‘Lincoln waitress receives the tip of a lifetime’
January 05, 2014 6:00 pm • By PETER SALTER / Lincoln Journal Star
The Cracker Barrel customer had a checkbook, and what he wrote in it after lunch Thursday would make his happy server even happier, but first he and his friend had a few questions.
They asked the hostess: Can you give us your grumpiest server? We want to make them laugh.
Sorry, the hostess said. Nobody grumpy here. I’ll seat you with our happiest.
At Table 222, they asked Abigail Sailors for the special -- turkey and dressing -- and for eggs and sausage.
Then they asked the 18-year-old why she was so happy.
And over the course of their meals, she told them.
About her childhood. The youngest of five from Falls City was just 7 months old when her parents crashed their car on the back roads to St. Joseph, Mo. Her mother never fully recovered from her brain injury, and her father wasn’t fit to be a father.
They were scattered to three foster homes, then reunited under the same roof. They endured abuse there for years, said Abigail’s older sister, Sydnie Murphy. That foster father is still in prison.
“All the horror stories you hear about foster care,” Sydnie said, “we lived through it.”
The state split them again -- some to other homes, Abigail and Sydnie and a brother eventually to their father’s house. But then he was arrested for abuse, too.
They didn’t find real stability until about nine years ago, when John and Susi Sailors took them in. And kept them. And raised them. And loved them like they love their own five children.
“It’s a great home, great people, amazing,” said Abigail, who took their last name. “I don’t know how I would have turned out if I didn’t have them. They shaped the person I am today.”
Abigail still sees her birth mom. In fact, she and Sydnie were picking her up at her rehabilitation home in Omaha and taking her out for pizza Thursday night.
After she talked about her past, Abigail told her customers about her future. Which was on hold. She had just finished her first semester at Trinity Bible College in North Dakota, where she’s studying youth ministry and psychology.

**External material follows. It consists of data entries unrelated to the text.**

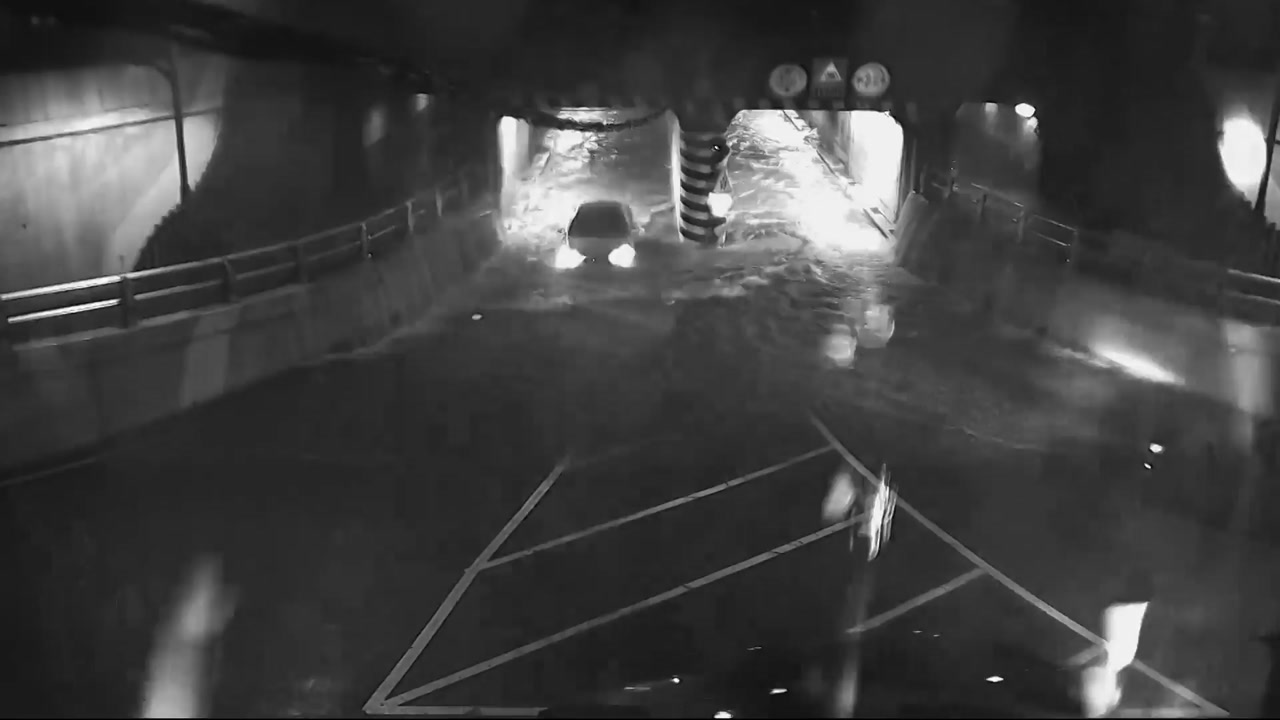 폭우 땐 물바다...지하차도 피해 가세요!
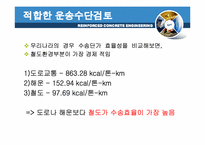 경제위기 극복을 위한 인프라 사업-16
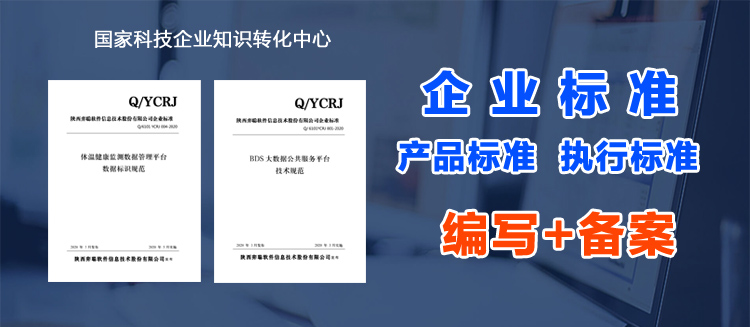 产学研创新服务平台(普洱市)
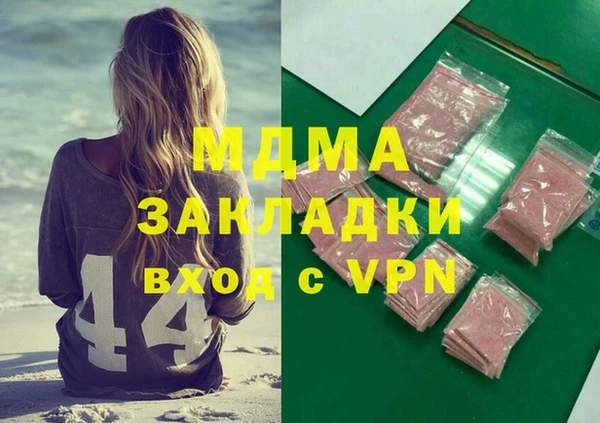 метадон Алзамай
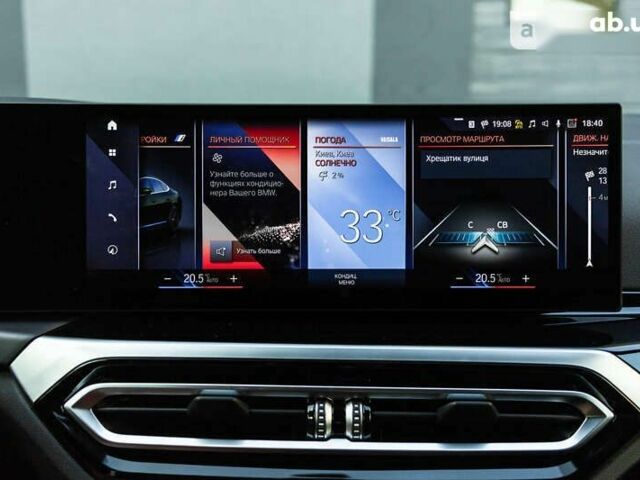 БМВ i4, объемом двигателя 0 л и пробегом 52 тыс. км за 41999 $, фото 27 на Automoto.ua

But she’s paying her own way, and didn’t have enough money for the spring semester. So she was saving her wages and tips to add to her financial aid, and planned to return next fall. She was thinking about taking online courses until then.
“She’s always been a good worker and paid her own bills and saved her money,” her foster father said. “She’s a great girl. It’s amazing where she is from, what she’s been through.”
And that -- all of that -- was why she was so happy, the server told her customers.
Her life could be worse. But it isn’t.
“I’m just thankful. Everything we went through, my attitude is: God blessed me with a lot of things. I’m doing good. That’s all that matters to me.”
The customers -- one older, one middle-aged -- kept asking questions. Abigail kept answering. She didn’t know them. They weren’t regulars at the north Lincoln restaurant. She did learn they were from Nebraska, and she learned their names, but didn’t feel right sharing them.
When the men were finished eating, one told her he had graduated from Trinity.
He opened his checkbook.
He wrote one check to the college for $5,000, for her tuition.
He wrote one check to her for $1,000, for whatever she needed.
He left a $100 tip she split with another server.
And Abigail, who’d felt like she already had so much, now had even more.
“I couldn’t believe it. I tried to thank them, and they said, ‘thank God.’